* _WHAT THE TASK ASKS_: Find "09:32 | プロフィール大阪のお得なニュース" below and begin at its line; stop after the line with "乙女な世界の刺繍 お裁縫道具". Output those lines exactly, without pictures.

BEGIN THE DATA

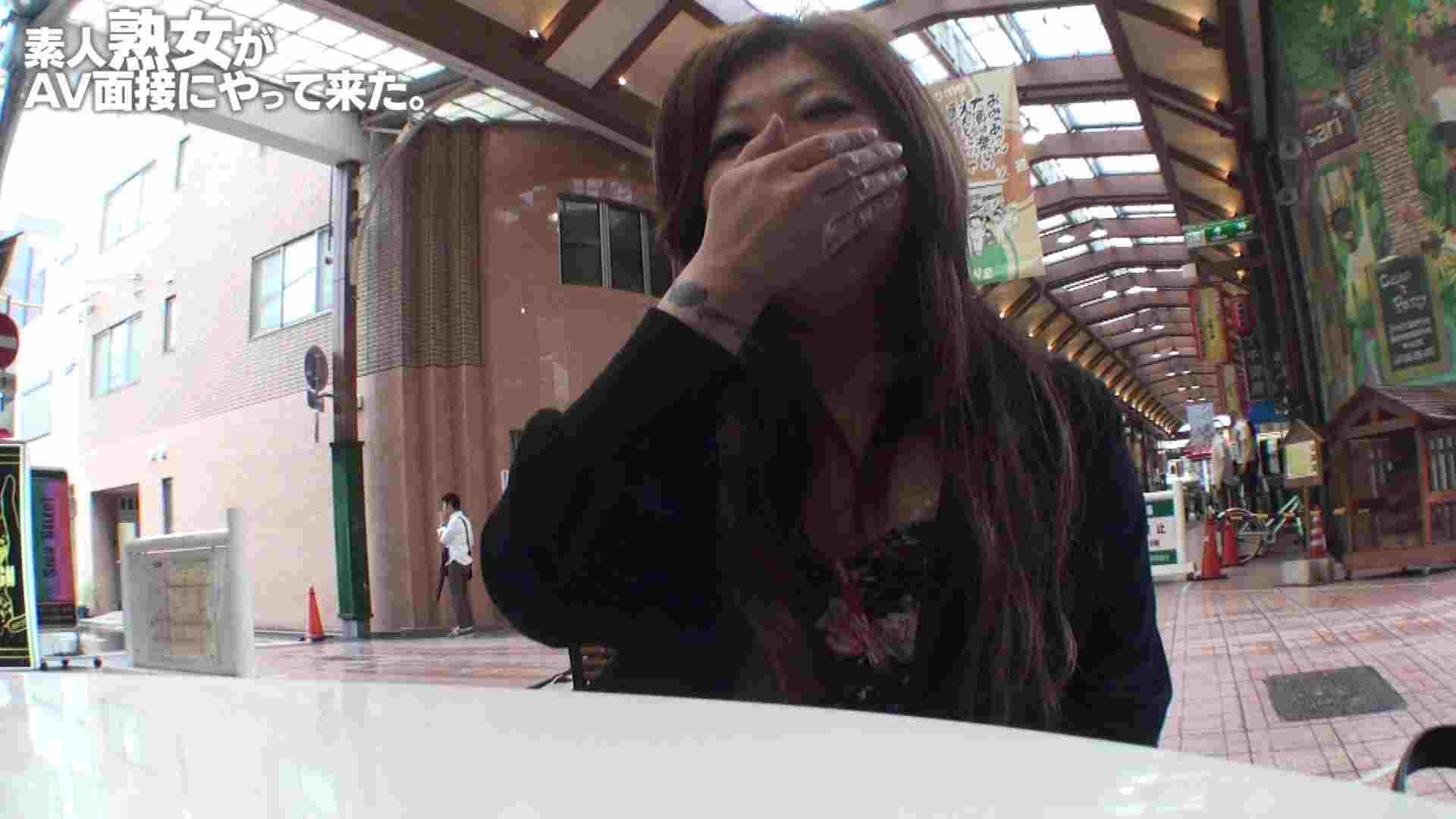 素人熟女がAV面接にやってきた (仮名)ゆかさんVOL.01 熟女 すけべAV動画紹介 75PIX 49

END THE DATA
BEGIN THE DATA

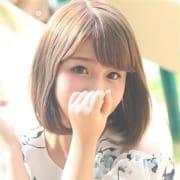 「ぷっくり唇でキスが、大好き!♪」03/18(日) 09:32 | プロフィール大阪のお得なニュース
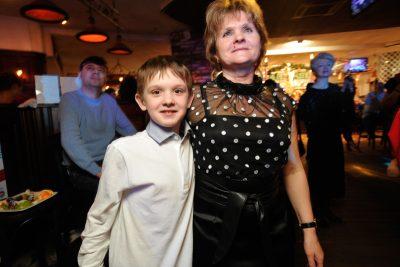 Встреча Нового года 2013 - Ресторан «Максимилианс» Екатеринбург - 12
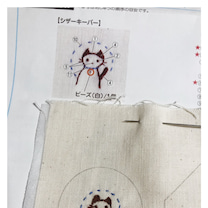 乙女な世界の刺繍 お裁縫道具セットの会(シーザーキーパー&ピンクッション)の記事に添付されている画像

END THE DATA

* _RESULT FOR THIS EXERCISE_:
 「ぷっくり唇でキスが、大好き!♪」03/18(日) 09:32 | プロフィール大阪のお得なニュース
 Встреча Нового года 2013 - Ресторан «Максимилианс» Екатеринбург - 12
 乙女な世界の刺繍 お裁縫道具セットの会(シーザーキーパー&ピンクッション)の記事に添付されている画像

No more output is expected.